*STATED EXERCISE:* Continue the blog post on friendship for celibate gay Christians from its last sentence, and leave the data that follows it as it is.

*DOCUMENT:*
Begin
Another Path for Gay / SSA Christians: Friendships that Go Deeper than Family or Romance





In chapter 3 of Spiritual Friendship: Finding Love in the Church as a Celibate Gay Christian, Wesley Hill gives a biblical argument for friendship. You could call it a theology of friendship. This might not seem to be a typical category of theology that you’d think of, but Wesley points out several arguments that have been made against friendship by Christians before pointing to primary passages for it. The main argument against friendship is that it is based on preference, while as Christians we are called to love all, even our enemies, without partiality.





John 15:13, Proverbs 18:24, Proverbs 17:17 gives biblical vocabulary for friendship, and Wesley spends time showing how the friendships of Ruth & Naomi, David & Jonathan, Jesus & Lazarus, and Jesus & John give biblical examples of the types of deep friendships Wesley describes. These are friendships that go as deep, if not deeper than a familial or even romantic relationship would.





The idea that friendships can go deeper than family or romance is a pretty bold claim in a culture that worships romance, is built around family ties, and only sees friendship as casual relationships, typically based around recreation and fun, that come and go as life circumstances change.





In Mark 3:32-35, Jesus talks about how these Christian friendships will be deeper than familial ties. Referencing Galatians 3:27-28 and 1 Corinthians 12:13, Hill concludes that,






Gradually, then, the ancient idea of friendship…wasn’t so much abandoned in the early church (as Kierkegaard thought) as it was transformed…friendship was now shaped by the cross and the empty tomb. No longer would believers gravitate only toward their social equals; now they would form committed, permanent relationships of affection that cut across lines of enslaved versus free, wealthy versus poor, highborn versus peasant.”


Spiritual Friendship, PAGE 57




A question I plan to ask Wesley in our upcoming interview is in the tension between this wide definition of friendship and where he talks elsewhere about deep, committed, 1 on 1 lifetime covenant friendships. I love this Christian understanding of a widened friendship, one that doesn’t create friendship bonds over self-serving affinity, but forms them based on the relationship we now share in Jesus. But I can’t have a 1 on 1 lifetime covenant friendship with all of those people. That level of commitment just isn’t sustainable with more than 1, maybe 2 people. And in those lifetime covenant friendships, it seems that those must be forged through mutual affinity and connection, where you’d choose this type of friend in a similar way you would choose a spouse. Because otherwise, how could this friendship be life-giving and again, sustainable?





The beginning of chapter 4 marks the beginning of Part 2 (of 2) of the book, where Wesley really starts to get into the weeds of living out covenant friendship, particularly as a gay Christian. He begins the chapter describing a conversation he once had with a reader of his first book Washed and Waiting: Reflections on Christian Faithfulness and Homosexuality, whom he calls Conor. Conor is gay / same-sex attracted and committed to being celibate, like Wesley. He affirms the Bible’s teaching on marriage and sex being between a man and a woman, as Wesley does. Conor’s conundrum is when he tries investing in friendships with guys, he many times will unintentionally develop romantic and/or erotic feelings toward the man he is trying to be friends with. He comes to Wesley for help.
End
*DATA SHOWN:*
Begin
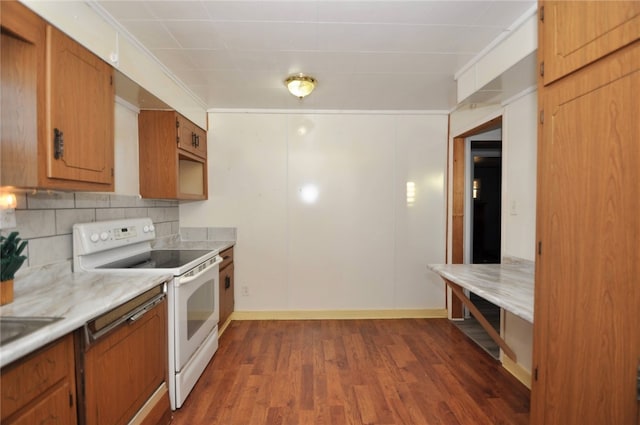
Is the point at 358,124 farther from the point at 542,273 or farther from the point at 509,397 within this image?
End
*RESPONSE BELOW:*
What you have to love and appreciate about Wesley and his writing is that he is dealing with real issues for real people. I find it is so easy for heterosexual married pastors to come up with cookie cutter sermons and treatises on what the Bible says on homosexuality that are just preaching to the choir. They are really only intended to help biblically conservative, heterosexual Christians feel good about their biblical position on a sin that they don’t struggle with at all. These teachings have little-to-no intention of actually helping gay / same-sex attracted Christians who are held in a daily chokehold by their same-sex attraction, something they have little-to-no control over. These church leaders give them very little in the way of options or action steps, which is why so many end up turning away from the Church and pursuing gay sexual relationships and/or keep things bottled up inside with no one to help them as they struggle down paths of deep depression and suicide.





What would you say to Conor? I am thankful that Wesley is willing to walk the difficult path with gay / same-sex attracted Christians. Even if you disagree with all of his conclusions, you have to see that we must deal in reality and with grace and compassion to those who experience same-sex attraction and give them real options for getting their relational and emotional needs for love met.





Things get real here and I’m sure will provide for a lively interview with Wesley. He asks the question often posed by those concerned with gay / same-sex attracted Christians vowing a lifetime commitment of friendship:






If friendship becomes a solution to loneliness, won’t that make it edge ever closer toward becoming just another form of romance, all the more complicated because it’s calling itself “friendship”?


Spiritual friendship, page 69




Friendship is seen as being blurred and confused with romantic, sexual love.





Thinking of Conor’s, his own, and so many other gay / same-sex attracted Christians’ experiences, Wesley says:






If we couldn’t eradicate our homosexuality, and if we couldn’t, therefore, entirely separate out our romantic attractions to men from our desire to be friends with men, then were we simply in a situation that meant we would never experience real friendship–friendship, that is, unalloyed with erotic feelings? Were we double doomed…What were we supposed to do?


spiritual friendship, page 73




Hill concludes that giving up one thing (gay sex, in this case) is always about the embrace of another.






A loss or a place of pain becomes a gateway into a greater benefit that one wouldn’t have been able to find without the loss and pain. And that benefit is best described as a “vocation,” a calling and a divinely given commission, to make one’s loss and pain a means of service to others.


spiritual friendship, PAGE 75





My being gay and saying no to gay sex may lead me to be more of a friend to men, not less.


Spiritual friendship, page 81




Hill gives this specific clarification on friendship among gay / same-sex attracted Christians:






Perhaps celibate gay and lesbian Christians, precisely in and out of their celibacy, are called to express, rather than simply renounce and deny, same-sex love. And perhaps this is where, for all the potential trials and temptations that come with this way of thinking, same-sex friendship represents one way for gay Christians who wish to be celibate to say: “I am embracing a positive calling. I am, along with every other Christian, called to love and be loved.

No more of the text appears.